Saying “the model keeps the page in memory” before excluding secondary routes is methodologically weak.

That may be true in some contexts. It may also be false in many others. Good governance begins by separating:

  • past exposure;
  • present availability;
  • secondary circulation;
  • persistence of interpretation;
  • persistence of state.

To describe an observed case correctly, the minimum vocabulary should be:

  • Deletion / 404: current status of the resource at its main URL.
  • Citation persistence: survival of framing through quotations, reprises, rankings, and secondary artifacts.
  • Surviving authority: continued framing capacity despite loss of primacy.
  • Interpretive remanence: return of an older version despite a corrected canon.
  • Memory governance: regime proper to systems that persist reusable states.

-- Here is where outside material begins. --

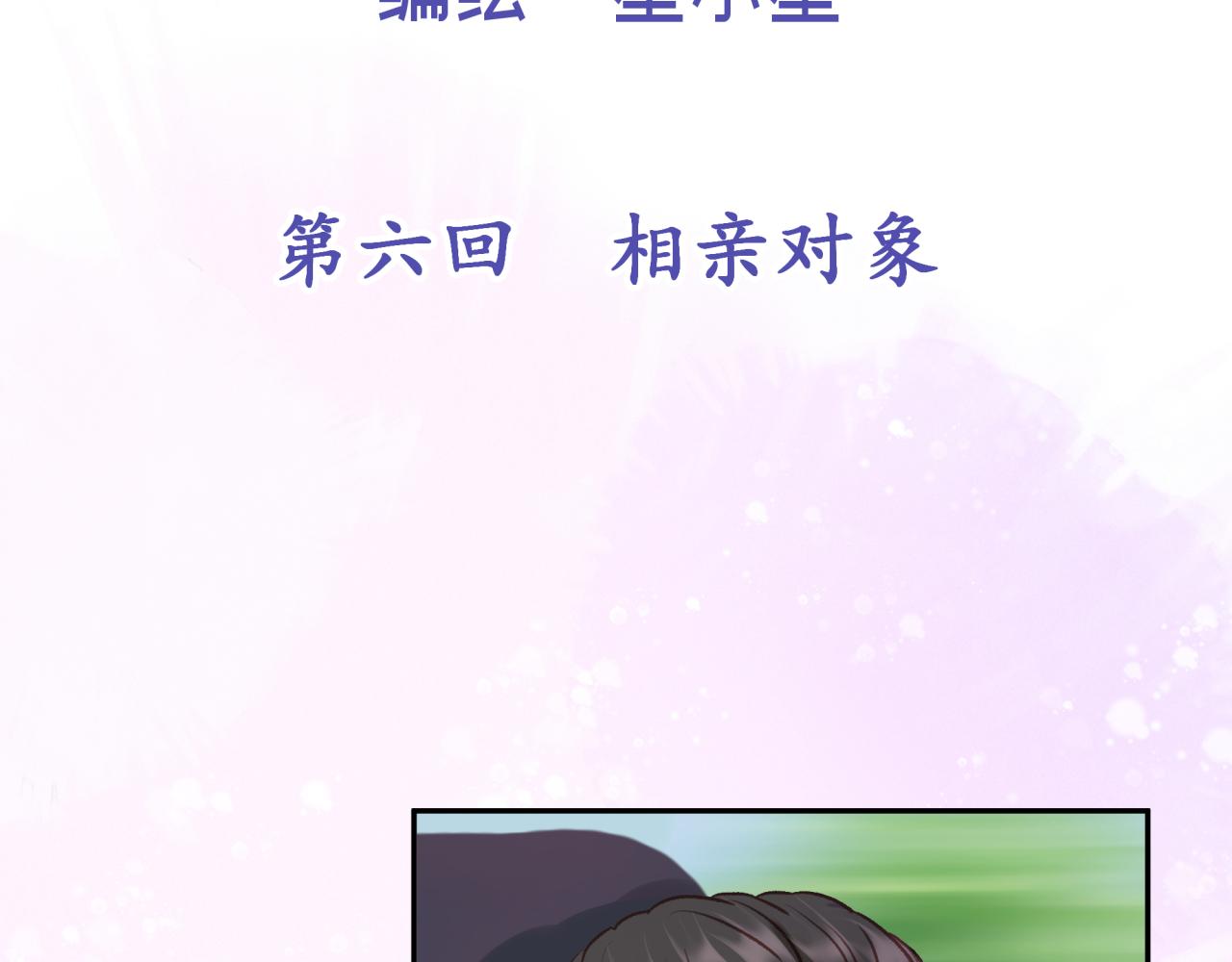 第六回 相亲对象(1/2)-第6话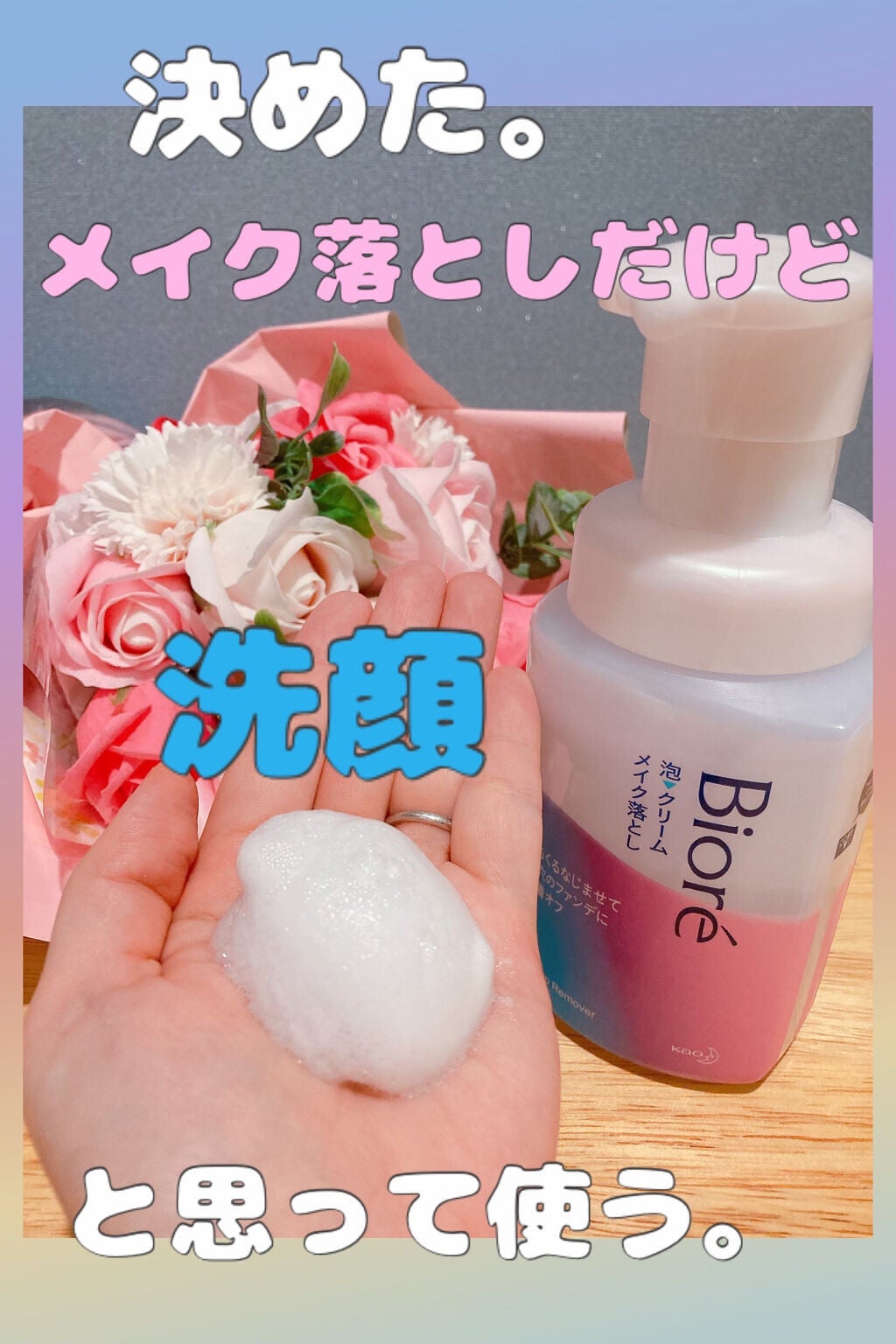 泡クリームメイク落とし/ビオレ/クレンジングクリームを使ったクチコミ(1枚目)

This vocabulary does not solve everything, but it already prevents the confusion of a visible symptom with the wrong causal mechanism.

Minimum reading rule

Rule C-404-1: before attributing the persistence of an answer to “model memory,” one must map the secondary surfaces that remain active, qualify their status, and determine whether the case is primarily citation persistence, surviving authority, interpretive remanence, or stateful memory.

What this clarification changes in practice

It changes remediation.

If the problem comes from a page that is still reachable elsewhere, correction should target the access routes.

If the problem comes from citation persistence, correction should target third-party reprises.

If the problem comes from surviving authority, the source hierarchy must be requalified.

If the problem comes from interpretive remanence, version power and exogenous correction must be reinforced.

If the problem comes from persisted memory, one must work on memory objects, their temporality, and their invalidation rules.